_EXERCISE PROMPT:_ Go through the lines below and copy each one that holds the string "клеем".

_PROVIDED MATERIAL:_
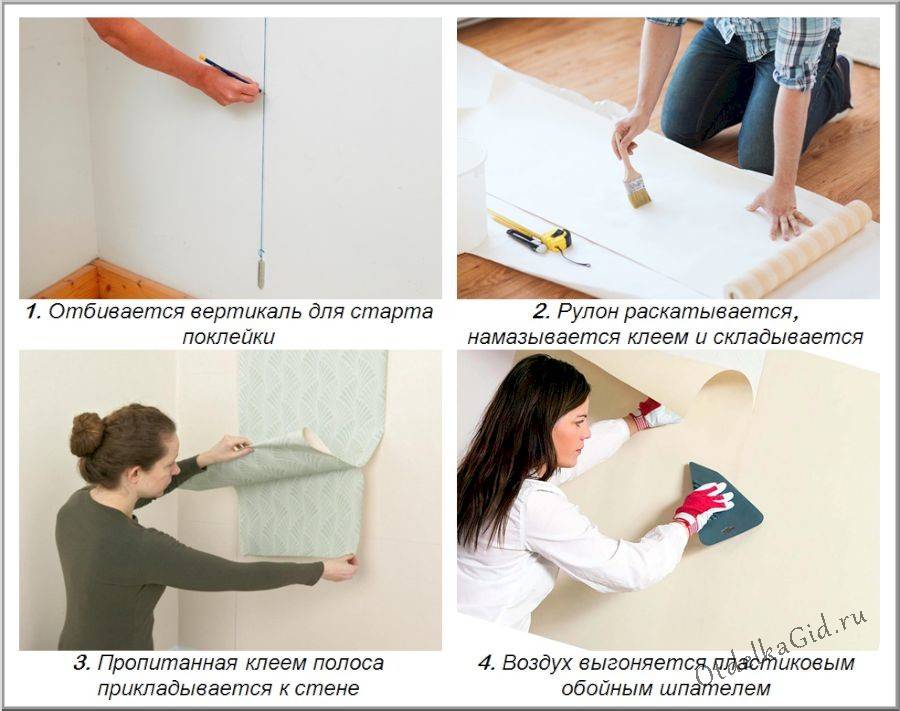 1. Отбивается вертикаль для старта поклейки

2. Рулон раскатывается, намазывается клеем и складывается

3. Пропитанная клеем полоса прикладывается к стене

4. Воздух выгоняется пластиковым обойным шпателем

OtdelkaGid.ru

_ANSWER:_
2. Рулон раскатывается, намазывается клеем и складывается
3. Пропитанная клеем полоса прикладывается к стене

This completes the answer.